**Entries shown**:

==*==

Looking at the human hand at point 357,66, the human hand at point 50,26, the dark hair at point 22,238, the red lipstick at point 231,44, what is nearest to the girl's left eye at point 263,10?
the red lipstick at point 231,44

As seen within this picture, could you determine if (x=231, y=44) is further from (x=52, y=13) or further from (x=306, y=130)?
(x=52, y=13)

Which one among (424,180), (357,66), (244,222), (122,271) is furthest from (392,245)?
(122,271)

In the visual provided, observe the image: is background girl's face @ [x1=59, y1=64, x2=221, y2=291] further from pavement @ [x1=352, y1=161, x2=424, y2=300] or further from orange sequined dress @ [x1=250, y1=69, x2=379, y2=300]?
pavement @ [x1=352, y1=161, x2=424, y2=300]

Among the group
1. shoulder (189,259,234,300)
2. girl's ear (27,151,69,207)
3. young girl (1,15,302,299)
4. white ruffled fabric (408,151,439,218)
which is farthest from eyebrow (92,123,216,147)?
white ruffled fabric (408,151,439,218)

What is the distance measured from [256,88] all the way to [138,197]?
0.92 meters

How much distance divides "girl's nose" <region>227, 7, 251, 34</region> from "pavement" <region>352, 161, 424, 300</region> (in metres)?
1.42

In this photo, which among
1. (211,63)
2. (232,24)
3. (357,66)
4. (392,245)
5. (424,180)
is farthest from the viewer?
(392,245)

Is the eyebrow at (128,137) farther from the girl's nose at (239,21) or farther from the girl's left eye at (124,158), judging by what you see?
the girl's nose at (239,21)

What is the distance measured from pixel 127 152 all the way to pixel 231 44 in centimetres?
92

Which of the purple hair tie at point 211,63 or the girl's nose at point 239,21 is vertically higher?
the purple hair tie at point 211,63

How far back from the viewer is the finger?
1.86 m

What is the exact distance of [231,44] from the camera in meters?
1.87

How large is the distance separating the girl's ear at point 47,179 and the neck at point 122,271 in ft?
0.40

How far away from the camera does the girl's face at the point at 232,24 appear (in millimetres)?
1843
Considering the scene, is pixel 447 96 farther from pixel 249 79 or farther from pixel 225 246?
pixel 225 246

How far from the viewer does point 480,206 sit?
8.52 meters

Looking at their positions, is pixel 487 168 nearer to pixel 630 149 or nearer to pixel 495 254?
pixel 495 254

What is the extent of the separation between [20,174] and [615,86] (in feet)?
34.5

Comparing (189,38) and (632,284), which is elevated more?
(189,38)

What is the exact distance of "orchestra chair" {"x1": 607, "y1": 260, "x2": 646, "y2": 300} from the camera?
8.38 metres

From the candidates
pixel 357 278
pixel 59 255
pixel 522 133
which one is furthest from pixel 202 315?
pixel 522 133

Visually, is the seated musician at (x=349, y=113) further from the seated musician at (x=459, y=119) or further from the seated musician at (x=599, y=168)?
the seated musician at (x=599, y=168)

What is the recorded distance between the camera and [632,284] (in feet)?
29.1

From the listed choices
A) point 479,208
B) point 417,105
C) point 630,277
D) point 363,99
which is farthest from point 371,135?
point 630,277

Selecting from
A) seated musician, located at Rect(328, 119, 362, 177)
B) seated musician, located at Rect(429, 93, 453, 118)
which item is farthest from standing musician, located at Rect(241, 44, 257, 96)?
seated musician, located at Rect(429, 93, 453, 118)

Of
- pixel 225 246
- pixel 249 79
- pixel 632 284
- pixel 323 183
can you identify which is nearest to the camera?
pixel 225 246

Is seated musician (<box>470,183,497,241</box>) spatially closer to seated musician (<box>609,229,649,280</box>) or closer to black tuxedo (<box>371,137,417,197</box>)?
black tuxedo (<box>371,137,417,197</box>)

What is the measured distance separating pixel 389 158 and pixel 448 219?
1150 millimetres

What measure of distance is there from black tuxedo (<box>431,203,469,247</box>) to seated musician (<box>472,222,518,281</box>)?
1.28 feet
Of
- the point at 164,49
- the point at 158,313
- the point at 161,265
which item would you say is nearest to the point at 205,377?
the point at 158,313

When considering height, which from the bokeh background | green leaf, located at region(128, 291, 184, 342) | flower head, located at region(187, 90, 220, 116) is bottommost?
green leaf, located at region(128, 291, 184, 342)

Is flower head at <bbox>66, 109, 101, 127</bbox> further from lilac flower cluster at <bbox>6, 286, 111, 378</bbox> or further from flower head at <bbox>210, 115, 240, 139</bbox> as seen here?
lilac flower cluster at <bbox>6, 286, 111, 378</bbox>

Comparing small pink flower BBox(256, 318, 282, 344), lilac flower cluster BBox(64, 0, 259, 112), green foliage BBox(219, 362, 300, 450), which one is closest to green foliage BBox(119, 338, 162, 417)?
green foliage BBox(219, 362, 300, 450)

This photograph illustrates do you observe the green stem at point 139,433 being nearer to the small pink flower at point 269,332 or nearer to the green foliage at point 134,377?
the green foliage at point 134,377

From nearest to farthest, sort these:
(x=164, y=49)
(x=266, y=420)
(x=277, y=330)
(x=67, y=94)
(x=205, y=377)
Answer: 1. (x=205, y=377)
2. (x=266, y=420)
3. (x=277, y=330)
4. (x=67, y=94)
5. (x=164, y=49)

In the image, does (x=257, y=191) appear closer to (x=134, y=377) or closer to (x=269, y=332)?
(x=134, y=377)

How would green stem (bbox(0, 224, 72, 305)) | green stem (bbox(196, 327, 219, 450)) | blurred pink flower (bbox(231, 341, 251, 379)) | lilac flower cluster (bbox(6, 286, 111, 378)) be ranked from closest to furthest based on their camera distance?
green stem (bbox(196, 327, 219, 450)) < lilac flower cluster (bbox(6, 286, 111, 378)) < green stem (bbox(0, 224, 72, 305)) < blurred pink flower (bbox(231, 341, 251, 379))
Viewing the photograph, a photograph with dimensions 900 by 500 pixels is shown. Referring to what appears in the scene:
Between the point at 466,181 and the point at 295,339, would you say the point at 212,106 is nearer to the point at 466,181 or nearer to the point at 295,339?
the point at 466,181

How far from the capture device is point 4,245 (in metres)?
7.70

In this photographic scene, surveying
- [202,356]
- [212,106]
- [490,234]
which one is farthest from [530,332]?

==*==

**Written instruction**: Repeat all of the records above exactly as they appear.

**Result below**:
Looking at the human hand at point 357,66, the human hand at point 50,26, the dark hair at point 22,238, the red lipstick at point 231,44, what is nearest to the girl's left eye at point 263,10?
the red lipstick at point 231,44

As seen within this picture, could you determine if (x=231, y=44) is further from (x=52, y=13) or further from (x=306, y=130)?
(x=52, y=13)

Which one among (424,180), (357,66), (244,222), (122,271) is furthest from (392,245)?
(122,271)

In the visual provided, observe the image: is background girl's face @ [x1=59, y1=64, x2=221, y2=291] further from pavement @ [x1=352, y1=161, x2=424, y2=300] or further from orange sequined dress @ [x1=250, y1=69, x2=379, y2=300]?
pavement @ [x1=352, y1=161, x2=424, y2=300]

Among the group
1. shoulder (189,259,234,300)
2. girl's ear (27,151,69,207)
3. young girl (1,15,302,299)
4. white ruffled fabric (408,151,439,218)
which is farthest from eyebrow (92,123,216,147)?
white ruffled fabric (408,151,439,218)

What is the distance measured from [256,88] all the way to [138,197]?
0.92 meters

How much distance divides "girl's nose" <region>227, 7, 251, 34</region> from "pavement" <region>352, 161, 424, 300</region> (in metres)?
1.42

In this photo, which among
1. (211,63)
2. (232,24)
3. (357,66)
4. (392,245)
5. (424,180)
is farthest from the viewer?
(392,245)

Is the eyebrow at (128,137) farther from the girl's nose at (239,21) or farther from the girl's left eye at (124,158), judging by what you see?
the girl's nose at (239,21)

What is the distance measured from pixel 127 152 all the way to pixel 231 44 in centimetres?
92

Which of the purple hair tie at point 211,63 or the girl's nose at point 239,21 is vertically higher?
the purple hair tie at point 211,63

How far back from the viewer is the finger?
1.86 m

What is the exact distance of [231,44] from the camera in meters?
1.87

How large is the distance separating the girl's ear at point 47,179 and the neck at point 122,271 in ft?
0.40

How far away from the camera does the girl's face at the point at 232,24 appear (in millimetres)?
1843
Considering the scene, is pixel 447 96 farther from pixel 249 79 or farther from pixel 225 246?
pixel 225 246

How far from the viewer does point 480,206 sit?
8.52 meters

Looking at their positions, is pixel 487 168 nearer to pixel 630 149 or nearer to pixel 495 254?
pixel 495 254

What is the extent of the separation between [20,174] and [615,86] (in feet)?
34.5

Comparing (189,38) and (632,284), which is elevated more?
(189,38)

What is the exact distance of "orchestra chair" {"x1": 607, "y1": 260, "x2": 646, "y2": 300} from the camera?
8.38 metres

From the candidates
pixel 357 278
pixel 59 255
pixel 522 133
which one is furthest from pixel 202 315?
pixel 522 133

Visually, is the seated musician at (x=349, y=113) further from the seated musician at (x=459, y=119) or further from the seated musician at (x=599, y=168)?
the seated musician at (x=599, y=168)

What is the recorded distance between the camera and [632,284] (in feet)?
29.1

From the listed choices
A) point 479,208
B) point 417,105
C) point 630,277
D) point 363,99
which is farthest from point 371,135?
point 630,277

Selecting from
A) seated musician, located at Rect(328, 119, 362, 177)
B) seated musician, located at Rect(429, 93, 453, 118)
which item is farthest from standing musician, located at Rect(241, 44, 257, 96)?
seated musician, located at Rect(429, 93, 453, 118)

Of
- pixel 225 246
- pixel 249 79
- pixel 632 284
- pixel 323 183
can you identify which is nearest to the camera?
pixel 225 246

Is seated musician (<box>470,183,497,241</box>) spatially closer to seated musician (<box>609,229,649,280</box>) or closer to black tuxedo (<box>371,137,417,197</box>)?
black tuxedo (<box>371,137,417,197</box>)

What is the measured distance separating pixel 389 158 and pixel 448 219?
1150 millimetres

What measure of distance is there from black tuxedo (<box>431,203,469,247</box>) to seated musician (<box>472,222,518,281</box>)?
1.28 feet
Of
- the point at 164,49
- the point at 158,313
- the point at 161,265
which item would you say is nearest to the point at 205,377?
the point at 158,313

When considering height, which from the bokeh background | green leaf, located at region(128, 291, 184, 342) | flower head, located at region(187, 90, 220, 116) is bottommost?
green leaf, located at region(128, 291, 184, 342)

Is flower head at <bbox>66, 109, 101, 127</bbox> further from lilac flower cluster at <bbox>6, 286, 111, 378</bbox> or further from flower head at <bbox>210, 115, 240, 139</bbox> as seen here?
lilac flower cluster at <bbox>6, 286, 111, 378</bbox>

Comparing small pink flower BBox(256, 318, 282, 344), lilac flower cluster BBox(64, 0, 259, 112), green foliage BBox(219, 362, 300, 450), which one is closest to green foliage BBox(119, 338, 162, 417)?
green foliage BBox(219, 362, 300, 450)

This photograph illustrates do you observe the green stem at point 139,433 being nearer to the small pink flower at point 269,332 or nearer to the green foliage at point 134,377?
the green foliage at point 134,377

From nearest to farthest, sort these:
(x=164, y=49)
(x=266, y=420)
(x=277, y=330)
(x=67, y=94)
(x=205, y=377)
Answer: 1. (x=205, y=377)
2. (x=266, y=420)
3. (x=277, y=330)
4. (x=67, y=94)
5. (x=164, y=49)

In the image, does (x=257, y=191) appear closer to (x=134, y=377) or closer to (x=269, y=332)?
(x=134, y=377)

How would green stem (bbox(0, 224, 72, 305)) | green stem (bbox(196, 327, 219, 450)) | blurred pink flower (bbox(231, 341, 251, 379)) | lilac flower cluster (bbox(6, 286, 111, 378)) be ranked from closest to furthest based on their camera distance?
green stem (bbox(196, 327, 219, 450)) < lilac flower cluster (bbox(6, 286, 111, 378)) < green stem (bbox(0, 224, 72, 305)) < blurred pink flower (bbox(231, 341, 251, 379))
Viewing the photograph, a photograph with dimensions 900 by 500 pixels is shown. Referring to what appears in the scene:
Between the point at 466,181 and the point at 295,339, would you say the point at 212,106 is nearer to the point at 466,181 or nearer to the point at 295,339?
the point at 466,181

How far from the capture device is point 4,245 (in metres)?
7.70

In this photographic scene, surveying
- [202,356]
- [212,106]
- [490,234]
which one is farthest from [530,332]?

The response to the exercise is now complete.